O nível da defesa caiu bastante nas últimas semanas e isso aparece tanto visualmente quanto nos números de gols sofridos. O Fluminense passou a ser vazado com frequência muito maior e, pior do que isso, transmite uma sensação constante de instabilidade.
A impressão é de que qualquer ataque minimamente organizado consegue criar perigo.
E algumas mudanças feitas por Zubeldía deixam isso ainda mais evidente. Jemmes, que em determinado momento parecia ganhar espaço na rotação defensiva, acabou perdendo terreno e virou reserva. Ignácio assumiu mais protagonismo no setor, justamente numa tentativa do treinador de buscar mais firmeza defensiva.
Só que o problema não parece ser apenas individual.
Existe uma desorganização coletiva em vários momentos do jogo. A linha defensiva sofre quando o time perde a bola, os encaixes de marcação nem sempre funcionam e o meio-campo já não protege como antes. Sem Martinelli ajudando tanto na recomposição e na saída limpa, o efeito dominó atingiu praticamente toda a estrutura da equipe.

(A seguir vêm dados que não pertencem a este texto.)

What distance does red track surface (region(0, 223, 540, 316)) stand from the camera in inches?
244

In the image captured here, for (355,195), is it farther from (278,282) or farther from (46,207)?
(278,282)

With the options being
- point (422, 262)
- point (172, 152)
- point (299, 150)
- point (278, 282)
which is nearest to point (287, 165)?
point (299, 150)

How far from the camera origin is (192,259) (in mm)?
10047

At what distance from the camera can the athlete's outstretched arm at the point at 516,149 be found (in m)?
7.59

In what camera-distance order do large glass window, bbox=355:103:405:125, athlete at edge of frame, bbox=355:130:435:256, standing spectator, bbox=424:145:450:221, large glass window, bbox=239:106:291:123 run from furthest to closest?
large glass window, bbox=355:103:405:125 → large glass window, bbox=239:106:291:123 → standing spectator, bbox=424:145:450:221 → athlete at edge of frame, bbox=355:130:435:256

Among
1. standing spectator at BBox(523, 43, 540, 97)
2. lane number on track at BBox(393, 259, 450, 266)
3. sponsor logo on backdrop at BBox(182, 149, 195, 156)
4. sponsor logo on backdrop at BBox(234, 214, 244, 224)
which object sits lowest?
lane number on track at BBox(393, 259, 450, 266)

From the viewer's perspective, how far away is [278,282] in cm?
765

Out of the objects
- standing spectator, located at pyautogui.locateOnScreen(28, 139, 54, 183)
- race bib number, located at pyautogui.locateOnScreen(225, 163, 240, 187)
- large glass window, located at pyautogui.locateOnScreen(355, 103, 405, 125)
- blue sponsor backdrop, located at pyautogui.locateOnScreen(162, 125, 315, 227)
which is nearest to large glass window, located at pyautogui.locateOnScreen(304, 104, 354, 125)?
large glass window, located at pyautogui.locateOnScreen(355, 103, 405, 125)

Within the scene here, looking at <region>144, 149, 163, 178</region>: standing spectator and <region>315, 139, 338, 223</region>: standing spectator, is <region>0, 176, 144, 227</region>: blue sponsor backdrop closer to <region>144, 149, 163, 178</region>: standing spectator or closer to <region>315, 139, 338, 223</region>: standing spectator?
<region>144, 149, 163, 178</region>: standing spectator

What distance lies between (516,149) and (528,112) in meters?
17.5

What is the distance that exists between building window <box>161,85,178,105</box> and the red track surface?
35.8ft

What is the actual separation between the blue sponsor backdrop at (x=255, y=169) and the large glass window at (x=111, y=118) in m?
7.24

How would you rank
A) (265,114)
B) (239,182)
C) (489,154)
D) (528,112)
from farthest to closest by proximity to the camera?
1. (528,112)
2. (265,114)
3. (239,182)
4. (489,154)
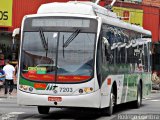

E talvez esse seja o maior problema do Fluminense atualmente: o time parece emocionalmente frágil dentro das partidas. Quando sofre pressão, se perde. Quando leva um gol, oscila. Quando precisa controlar vantagem, passa sufoco desnecessário.
Não é à toa que boa parte da torcida ainda sai dos jogos com aquela sensação clássica de “ganhou, mas não convenceu”.
Zubeldía ainda pode encontrar soluções, mas tempo começa a virar inimigo
Apesar das críticas, ainda parece cedo para cravar que Zubeldía perdeu completamente o controle da situação. Existe contexto para alguns problemas do Fluminense, principalmente pela lesão de uma peça tão importante quanto Martinelli.
Só que o futebol brasileiro raramente oferece paciência.
O calendário aperta, a cobrança aumenta e resultados começam a virar anestesia temporária. Uma vitória segura o ambiente por alguns dias, mas não apaga os problemas estruturais que seguem aparecendo dentro de campo. Zubeldía ainda pode encontrar soluções? Sim.
O treinador já mostrou em outros momentos da carreira capacidade de reorganizar equipes e ajustar problemas táticos durante temporadas complicadas. O desafio agora é reconstruir o funcionamento coletivo sem uma peça que fazia praticamente tudo no meio-campo.
Talvez o caminho passe por diminuir um pouco a obsessão pela transição rápida em jogos onde o adversário claramente vai defender baixo. Talvez o Fluminense precise trabalhar mais paciência com bola, aproximar melhor os jogadores entrelinhas e criar mecanismos diferentes de construção ofensiva.
Porque atualmente o time parece viver de aceleração o tempo inteiro. E quando não consegue correr, trava.
Além disso, Zubeldía também precisa recuperar a confiança defensiva do elenco. Nenhum time consegue brigar em alto nível durante muito tempo sofrendo gols em sequência e vivendo constantemente no limite emocional das partidas.
No fim das contas, o Fluminense vive aquele momento clássico do futebol brasileiro onde o resultado ainda impede uma crise maior, mas o desempenho continua gritando problemas. E no futebol, quase sempre existe uma frase perigosa escondida nisso tudo:
uma hora, a vitória para de mascarar as falhas.